La première fois que je suis entrée dans ma cellule, c’était le soir. Dan n’a pas fait un geste, n’a pas eu un regard, ni prononcé une seule parole. Mais ce silence en disait bien plus long.

J’ai vécu pendant quelques années encore dans une parenthèse enchantée, une bulle hors de monde, qui me protégeait de moi-même et des autres. Et puis je suis devenu adulte. Le centre ne pouvait plus m’accueillir. J’ai été envoyé dans un service pour les adultes mais les pathologies lourdes de mes compagnons m’ont rendu encore plus insécure que je ne l’étais déjà. Leurs comportements imprévisibles et inadaptés m’angoissaient profondément. Petit à petit, j’ai arrêté d’y aller et je me suis enfermé à la maison, avec mes parents.

Le lendemain matin, Dan m’a sorti du lit par les cheveux pour m’exploser la tête contre le lavabo. Comme ça, juste pour que je sache qu’il était le boss. J’étais tétanisé et, sans savoir pourquoi, je lui ai dit la première chose qui m’est passée par la tête.

Mes parents commençaient à être âgés et ils appréciaient ma présence. Je les aidais pour l’entretien de la maison, la préparation des repas. Tant que je n’avais pas à sortir au-delà de notre jardin, tout allait bien. Mais mon père est mort brutalement et ma mère, quelques mois plus tard, a fait un premier AVC qui l’a laissée paralysée. Je me suis occupée d’elle, je me chargeais des soins quotidiens nécessaires. C’était une période difficile mais pas malheureuse, nous étions, malgré toutes les difficultés, une famille unie.

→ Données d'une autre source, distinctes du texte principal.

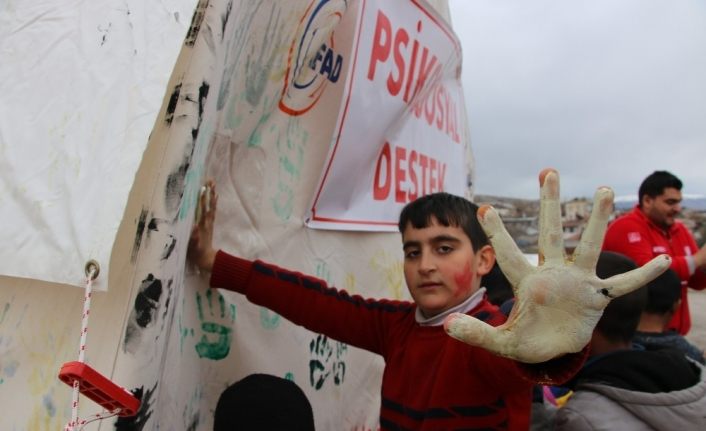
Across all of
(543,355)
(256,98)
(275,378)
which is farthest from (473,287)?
(256,98)

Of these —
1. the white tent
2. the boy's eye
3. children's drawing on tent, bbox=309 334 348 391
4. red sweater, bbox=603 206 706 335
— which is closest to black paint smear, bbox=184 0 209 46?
the white tent

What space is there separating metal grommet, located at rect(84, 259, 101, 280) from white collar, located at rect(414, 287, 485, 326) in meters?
0.65

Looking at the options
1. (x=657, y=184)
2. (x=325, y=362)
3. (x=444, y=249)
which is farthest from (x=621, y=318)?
(x=657, y=184)

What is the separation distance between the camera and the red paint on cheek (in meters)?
1.09

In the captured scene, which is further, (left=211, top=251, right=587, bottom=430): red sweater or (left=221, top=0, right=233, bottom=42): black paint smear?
(left=211, top=251, right=587, bottom=430): red sweater

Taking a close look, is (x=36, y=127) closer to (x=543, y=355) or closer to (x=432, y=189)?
(x=543, y=355)

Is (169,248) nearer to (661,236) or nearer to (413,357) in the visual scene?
(413,357)

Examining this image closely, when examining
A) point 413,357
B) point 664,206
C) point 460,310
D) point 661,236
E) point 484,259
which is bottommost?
point 413,357

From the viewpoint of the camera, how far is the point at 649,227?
2436 mm

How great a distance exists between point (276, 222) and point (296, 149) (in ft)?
0.64

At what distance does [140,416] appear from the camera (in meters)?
0.76

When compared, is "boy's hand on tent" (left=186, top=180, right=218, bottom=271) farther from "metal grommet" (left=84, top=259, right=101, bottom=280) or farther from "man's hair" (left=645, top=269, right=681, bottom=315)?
"man's hair" (left=645, top=269, right=681, bottom=315)

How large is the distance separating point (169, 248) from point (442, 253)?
1.85 ft

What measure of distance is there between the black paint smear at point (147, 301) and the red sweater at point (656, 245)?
7.02 feet
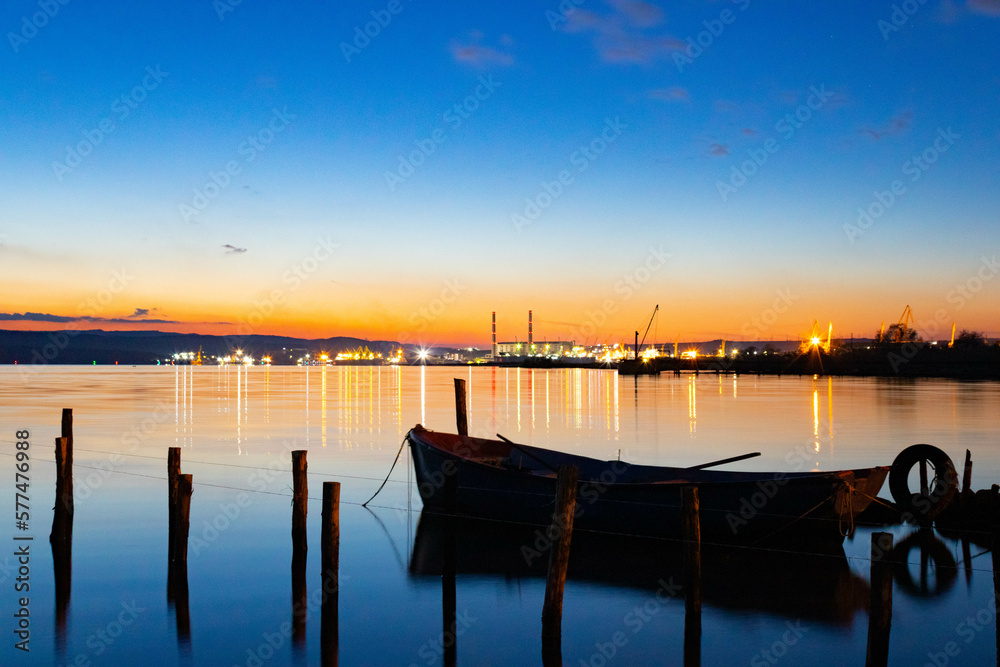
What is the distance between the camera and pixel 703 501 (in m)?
14.2

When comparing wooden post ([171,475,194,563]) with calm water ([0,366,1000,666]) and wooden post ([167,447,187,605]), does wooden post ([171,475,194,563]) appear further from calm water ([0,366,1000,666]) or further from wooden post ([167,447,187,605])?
calm water ([0,366,1000,666])

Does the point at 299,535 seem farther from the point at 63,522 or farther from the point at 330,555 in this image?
the point at 63,522

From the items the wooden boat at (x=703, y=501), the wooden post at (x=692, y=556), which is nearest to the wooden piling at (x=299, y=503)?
the wooden boat at (x=703, y=501)

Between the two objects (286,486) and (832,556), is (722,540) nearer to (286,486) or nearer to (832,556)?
(832,556)

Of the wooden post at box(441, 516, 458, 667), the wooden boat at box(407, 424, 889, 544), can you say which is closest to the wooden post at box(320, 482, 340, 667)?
the wooden post at box(441, 516, 458, 667)

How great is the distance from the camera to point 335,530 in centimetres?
1113

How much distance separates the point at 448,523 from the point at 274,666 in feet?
9.49

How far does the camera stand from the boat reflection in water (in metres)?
12.4

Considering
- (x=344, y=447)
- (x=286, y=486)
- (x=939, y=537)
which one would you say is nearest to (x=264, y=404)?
(x=344, y=447)

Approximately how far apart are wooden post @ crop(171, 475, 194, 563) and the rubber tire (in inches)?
516

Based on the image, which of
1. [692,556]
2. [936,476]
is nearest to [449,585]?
[692,556]

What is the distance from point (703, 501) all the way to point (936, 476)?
18.3ft

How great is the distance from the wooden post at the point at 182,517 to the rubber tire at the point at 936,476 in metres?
13.1

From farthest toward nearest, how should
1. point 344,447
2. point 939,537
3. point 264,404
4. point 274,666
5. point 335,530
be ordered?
1. point 264,404
2. point 344,447
3. point 939,537
4. point 335,530
5. point 274,666
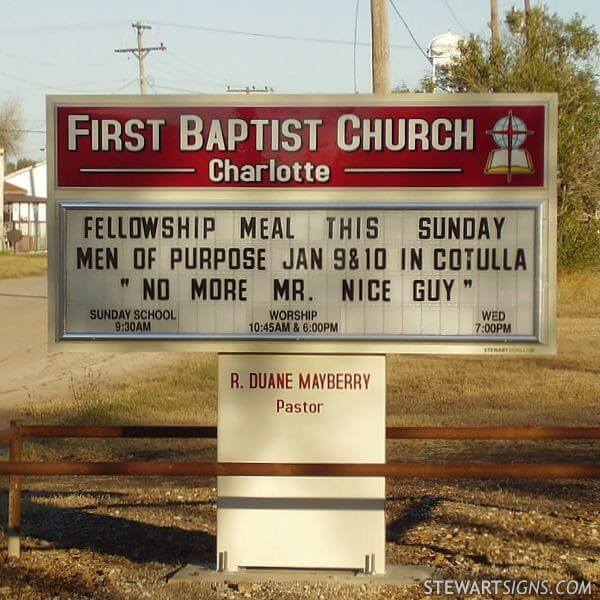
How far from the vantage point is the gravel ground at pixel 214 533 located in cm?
587

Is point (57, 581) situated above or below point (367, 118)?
below

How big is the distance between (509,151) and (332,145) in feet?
3.01

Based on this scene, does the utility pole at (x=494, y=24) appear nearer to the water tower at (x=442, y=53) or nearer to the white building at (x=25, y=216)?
the water tower at (x=442, y=53)

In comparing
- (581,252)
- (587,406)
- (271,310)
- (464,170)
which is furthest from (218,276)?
(581,252)

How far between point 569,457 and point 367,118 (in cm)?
513

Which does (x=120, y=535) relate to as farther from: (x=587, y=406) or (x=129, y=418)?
(x=587, y=406)

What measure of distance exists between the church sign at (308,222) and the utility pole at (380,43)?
8599 mm

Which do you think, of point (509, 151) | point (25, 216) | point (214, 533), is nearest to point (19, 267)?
point (25, 216)

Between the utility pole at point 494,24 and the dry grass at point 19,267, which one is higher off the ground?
the utility pole at point 494,24

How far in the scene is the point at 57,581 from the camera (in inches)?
237

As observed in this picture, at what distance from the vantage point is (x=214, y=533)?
722 cm

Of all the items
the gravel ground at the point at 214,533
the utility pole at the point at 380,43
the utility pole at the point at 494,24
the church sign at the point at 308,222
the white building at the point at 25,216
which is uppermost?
the utility pole at the point at 494,24

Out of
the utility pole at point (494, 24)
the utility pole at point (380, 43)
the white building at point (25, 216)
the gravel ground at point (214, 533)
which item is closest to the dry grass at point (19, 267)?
the white building at point (25, 216)

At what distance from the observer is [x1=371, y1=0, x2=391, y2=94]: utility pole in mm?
14398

Je lui ai demandé s’il savait jouer aux échecs. Cette question incongrue l’a stupéfait. Il m’a répondu que non alors j’ai proposé de lui apprendre.

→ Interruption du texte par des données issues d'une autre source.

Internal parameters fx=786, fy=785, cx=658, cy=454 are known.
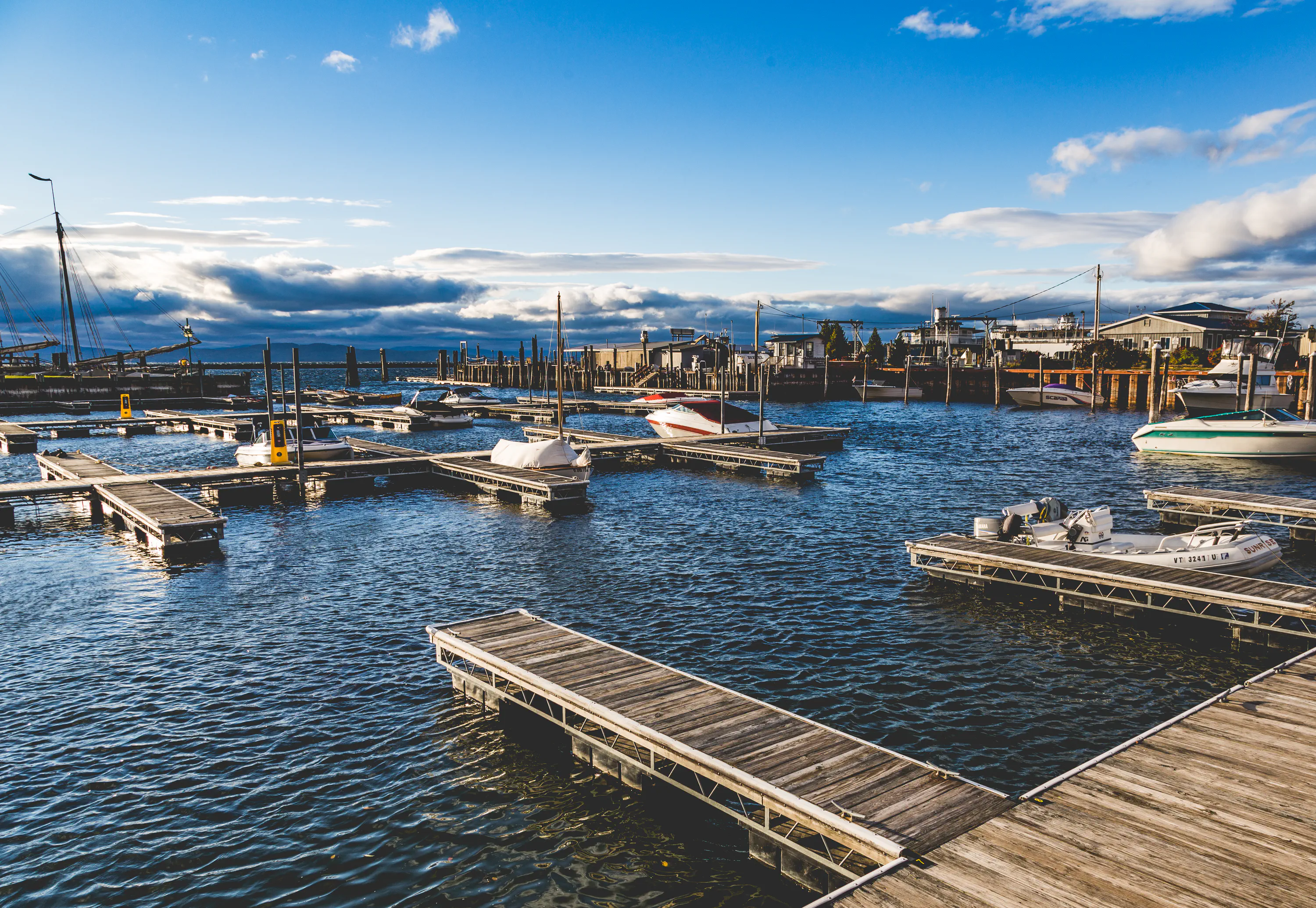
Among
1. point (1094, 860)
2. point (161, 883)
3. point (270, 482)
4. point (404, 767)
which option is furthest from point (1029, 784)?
point (270, 482)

Ma mère a fait une deuxième attaque, plus grave. Après quelques jours à l’hôpital, elle est revenue chez nous, contre l’avis des médecins. Elle voulait finir ses jours dans sa maison, auprès de ses enfants. Elle ne voulait pas mourir en perdant toute sa dignité, ce à quoi cette deuxième attaque la condamnait pourtant, à très court terme. Mais elle avait surtout un dernier souhait à accomplir, et elle avait besoin de moi pour le faire : continuer à me protéger de mes angoisses, même après sa disparition. Elle m’a donc demandé de l’aider à partir, en échange de quoi elle m’offrait la possibilité d’être, pour toujours, à l’abri dans un espace sécurisé. Bien sûr les premiers mois seraient difficiles, comme à chaque fois que j’avais dû affronter une nouvelle situation. Mais ensuite, je serai durablement tranquille.

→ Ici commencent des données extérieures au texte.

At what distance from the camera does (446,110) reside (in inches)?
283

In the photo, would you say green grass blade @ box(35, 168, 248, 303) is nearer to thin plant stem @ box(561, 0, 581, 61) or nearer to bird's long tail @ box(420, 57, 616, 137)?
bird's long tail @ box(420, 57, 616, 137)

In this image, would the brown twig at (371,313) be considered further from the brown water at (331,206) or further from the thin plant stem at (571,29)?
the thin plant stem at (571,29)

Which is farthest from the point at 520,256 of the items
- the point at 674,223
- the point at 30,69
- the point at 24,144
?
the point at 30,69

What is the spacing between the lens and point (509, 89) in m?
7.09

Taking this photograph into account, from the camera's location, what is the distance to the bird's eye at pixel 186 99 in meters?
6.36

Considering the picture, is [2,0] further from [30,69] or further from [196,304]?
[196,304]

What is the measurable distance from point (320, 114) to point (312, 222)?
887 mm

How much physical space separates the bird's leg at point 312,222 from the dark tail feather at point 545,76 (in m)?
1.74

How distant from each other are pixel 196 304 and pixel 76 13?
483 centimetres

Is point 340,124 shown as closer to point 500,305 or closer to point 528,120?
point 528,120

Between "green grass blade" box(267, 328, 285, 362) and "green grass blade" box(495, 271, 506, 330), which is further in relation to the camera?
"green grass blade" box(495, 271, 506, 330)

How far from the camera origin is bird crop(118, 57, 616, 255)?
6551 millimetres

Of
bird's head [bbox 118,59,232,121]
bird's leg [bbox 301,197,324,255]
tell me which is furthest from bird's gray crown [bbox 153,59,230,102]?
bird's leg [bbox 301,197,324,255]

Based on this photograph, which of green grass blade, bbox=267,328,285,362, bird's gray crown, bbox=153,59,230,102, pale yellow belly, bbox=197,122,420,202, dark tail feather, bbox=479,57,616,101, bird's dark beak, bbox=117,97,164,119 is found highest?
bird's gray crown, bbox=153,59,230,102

Vu qu’on s’ennuyait comme des rats et qu’il n’y avait rien d’autre à faire, vu qu’on était parti pour rester là un bon bout de temps tous les deux, Dan accepté ma proposition.

J’ai été condamné pour un crime impardonnable : matricide. Sans circonstances atténuantes, les experts psychiatriques ont certifié que je n’avais pas agi sous l’effet d’une quelconque pulsion incontrôlable. Avec préméditation, même, puisque les enquêteurs ont pu prouver que j’avais tout planifié. J’ai pris perpétuité, à mon grand soulagement. Enfin, je n’aurais plus à m’inquiéter de ce qui allait arriver après !

Dan ne m’a plus jamais frappé. Et même, en échange des leçons, il me protège des autres détenus. Et sous son aile puissante, entre les quatre murs de notre cellule, je me sens définitivement libre.